The term openwashing originated in 2009, when Michelle Thorne coined and defined it as the process of “spin[ning] a product or company as open, although it is not.” The term has since become more commonplace around scholars and practitioners, who sometimes call out acts of openwashing to signal that despite claims suggesting otherwise, a product, service, or company does not fulfill requirements to be Open.
A recent literature review by the authors concluded that while research on the topic is minimal, commentary on openwashing coalesces around two themes: marketing and transparency. Openness as a virtue has become a marketing asset that academic publishers can capitalize on by co-opting the language of Open without adherence to Open values.
This poster presents the preliminary findings of a content analysis of publisher websites examining how publishers market 'Open' to authors. We examined webpages about Open Access from 25 medium-to-large size academic publishers, and surfaced key themes and categorized publisher tactics that are characteristic of openwashing. By openwashing, we mean cases in which a publisher has presented their organization as supporting and enabling Open, but further exploration shows that it does not.

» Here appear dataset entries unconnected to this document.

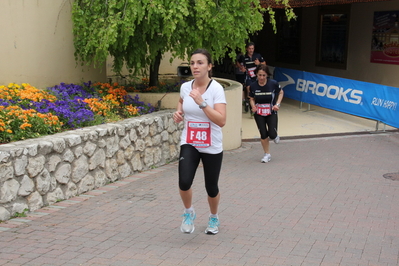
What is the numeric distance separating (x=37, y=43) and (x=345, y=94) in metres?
7.41

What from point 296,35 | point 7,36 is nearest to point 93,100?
point 7,36

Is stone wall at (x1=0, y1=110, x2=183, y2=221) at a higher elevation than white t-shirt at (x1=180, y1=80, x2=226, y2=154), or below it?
below

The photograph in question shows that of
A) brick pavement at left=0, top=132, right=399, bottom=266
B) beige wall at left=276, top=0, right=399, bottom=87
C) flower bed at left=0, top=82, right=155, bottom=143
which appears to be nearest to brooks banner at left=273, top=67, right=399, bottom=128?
beige wall at left=276, top=0, right=399, bottom=87

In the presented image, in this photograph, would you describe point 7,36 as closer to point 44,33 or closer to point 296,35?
point 44,33

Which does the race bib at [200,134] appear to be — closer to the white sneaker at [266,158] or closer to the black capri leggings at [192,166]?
the black capri leggings at [192,166]

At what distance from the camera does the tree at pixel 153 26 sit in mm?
7840

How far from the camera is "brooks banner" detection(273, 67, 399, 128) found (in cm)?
1140

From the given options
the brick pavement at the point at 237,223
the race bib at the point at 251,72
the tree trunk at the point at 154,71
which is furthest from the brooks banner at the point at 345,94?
the tree trunk at the point at 154,71

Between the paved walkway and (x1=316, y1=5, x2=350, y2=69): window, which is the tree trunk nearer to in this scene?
the paved walkway

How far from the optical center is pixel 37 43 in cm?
832

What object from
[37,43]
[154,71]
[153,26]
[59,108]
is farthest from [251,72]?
[59,108]

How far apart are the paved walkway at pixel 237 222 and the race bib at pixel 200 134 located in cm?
98

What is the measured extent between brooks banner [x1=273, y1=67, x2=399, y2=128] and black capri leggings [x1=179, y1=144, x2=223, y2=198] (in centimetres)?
727

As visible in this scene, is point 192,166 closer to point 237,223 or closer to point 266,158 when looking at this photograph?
point 237,223
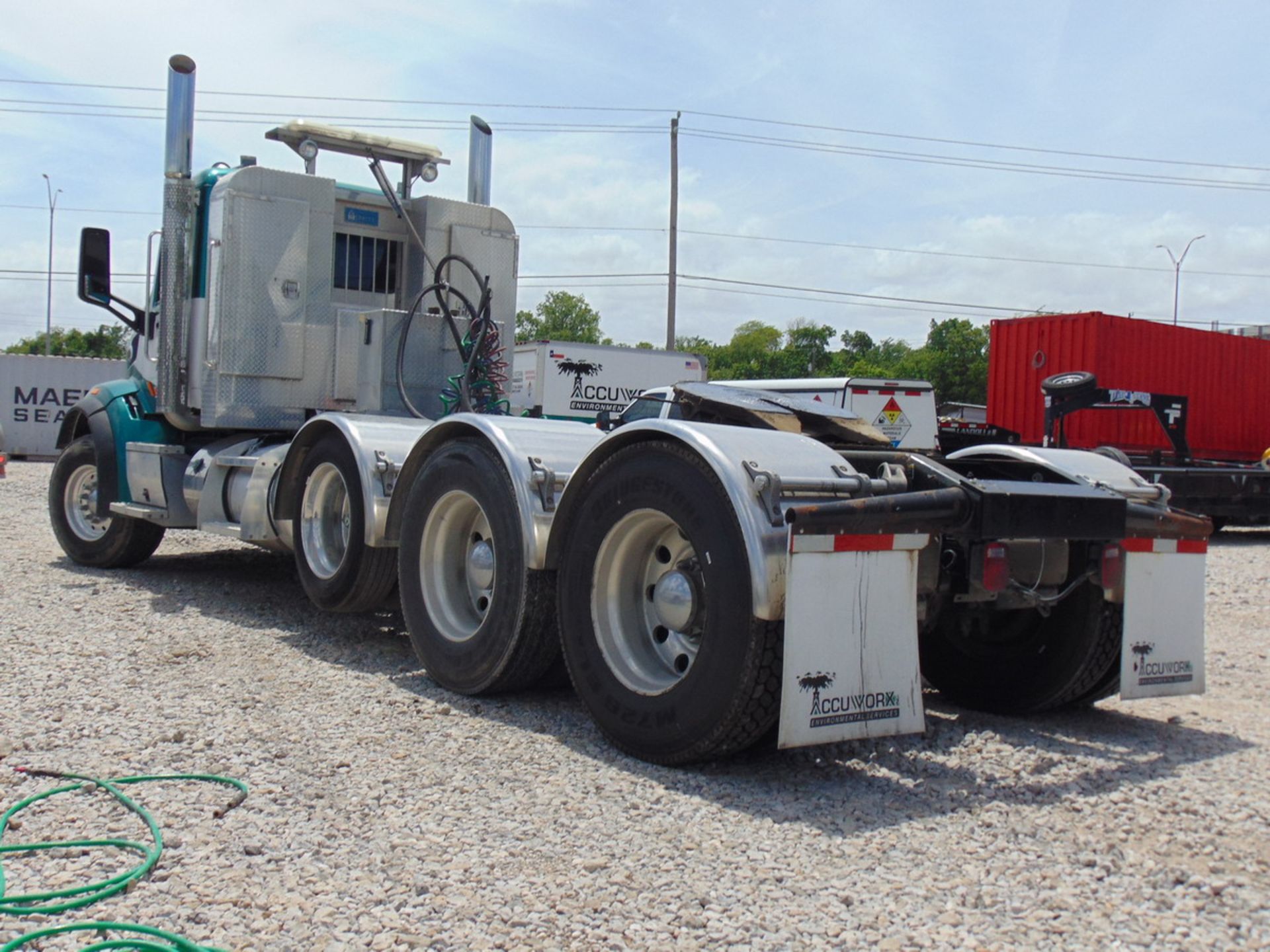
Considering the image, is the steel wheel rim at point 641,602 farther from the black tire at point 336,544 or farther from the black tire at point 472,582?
the black tire at point 336,544

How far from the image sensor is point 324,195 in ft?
28.1

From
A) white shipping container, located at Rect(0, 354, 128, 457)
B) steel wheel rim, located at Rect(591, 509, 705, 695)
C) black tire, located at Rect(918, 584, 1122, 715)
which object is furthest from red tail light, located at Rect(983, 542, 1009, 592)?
white shipping container, located at Rect(0, 354, 128, 457)

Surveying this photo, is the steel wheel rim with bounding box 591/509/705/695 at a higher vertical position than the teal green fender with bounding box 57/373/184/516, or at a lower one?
lower

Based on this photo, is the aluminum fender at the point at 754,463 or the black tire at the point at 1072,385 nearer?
the aluminum fender at the point at 754,463

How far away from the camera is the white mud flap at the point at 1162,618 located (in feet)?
15.6

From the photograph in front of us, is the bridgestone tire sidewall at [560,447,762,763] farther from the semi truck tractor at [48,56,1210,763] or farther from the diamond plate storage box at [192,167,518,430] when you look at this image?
the diamond plate storage box at [192,167,518,430]

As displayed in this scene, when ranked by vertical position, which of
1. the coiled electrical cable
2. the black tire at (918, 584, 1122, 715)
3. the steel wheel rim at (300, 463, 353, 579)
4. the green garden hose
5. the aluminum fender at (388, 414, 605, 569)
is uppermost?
the coiled electrical cable

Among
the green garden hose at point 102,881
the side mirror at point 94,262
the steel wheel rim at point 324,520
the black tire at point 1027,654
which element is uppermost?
the side mirror at point 94,262

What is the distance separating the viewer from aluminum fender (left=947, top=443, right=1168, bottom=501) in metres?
5.20

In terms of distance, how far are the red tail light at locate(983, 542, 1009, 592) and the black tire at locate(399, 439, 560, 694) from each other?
1822 mm

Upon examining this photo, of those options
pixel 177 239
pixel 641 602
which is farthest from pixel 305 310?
pixel 641 602

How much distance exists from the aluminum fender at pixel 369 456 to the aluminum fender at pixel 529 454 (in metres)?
0.23

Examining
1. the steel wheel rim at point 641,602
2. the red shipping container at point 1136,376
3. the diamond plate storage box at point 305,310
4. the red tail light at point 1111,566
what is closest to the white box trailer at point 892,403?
the red shipping container at point 1136,376

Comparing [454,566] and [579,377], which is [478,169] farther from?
[579,377]
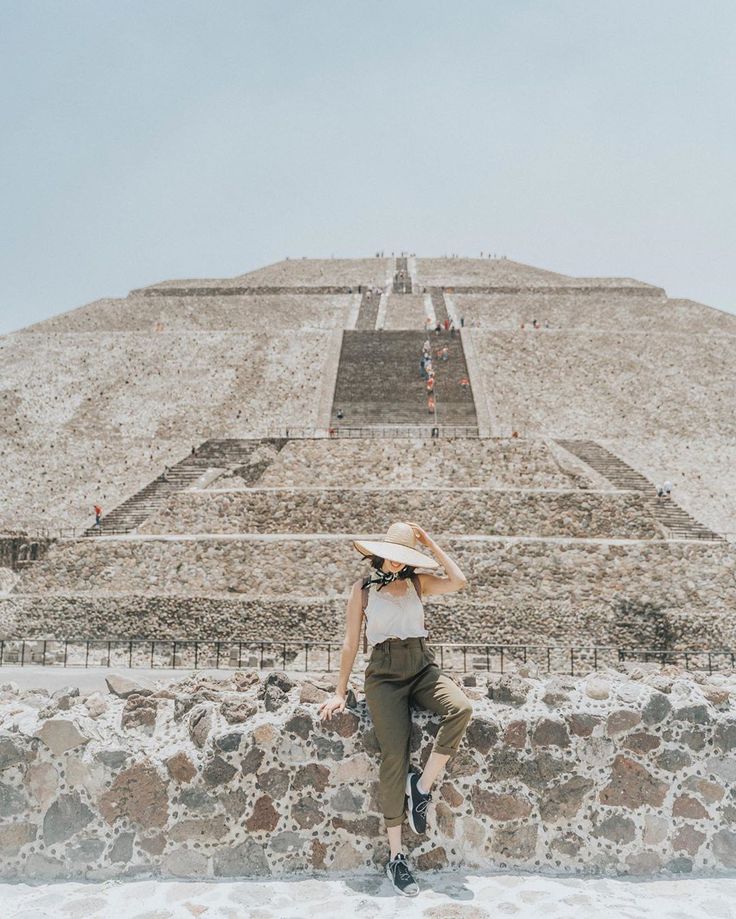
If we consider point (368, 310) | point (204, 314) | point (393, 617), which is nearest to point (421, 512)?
point (393, 617)

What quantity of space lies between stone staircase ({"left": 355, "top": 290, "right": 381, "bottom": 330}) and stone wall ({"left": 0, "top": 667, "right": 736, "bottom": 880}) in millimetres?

By surfacing common themes, our research marks the first comprehensive effort to categorize publisher tactics that are characteristic of openwashing. Themes identified in our analysis will inform a framework that can teach LIS professionals “how to spot openwashing,” which will empower our field to collectively identify and challenge the ways that publishers use the language of Open to mobilize openwashing practices. These skills are becoming increasingly necessary for librarians as for-profit publishers develop new, costly agreements to appeal to the rising interest and requirements for Open Access.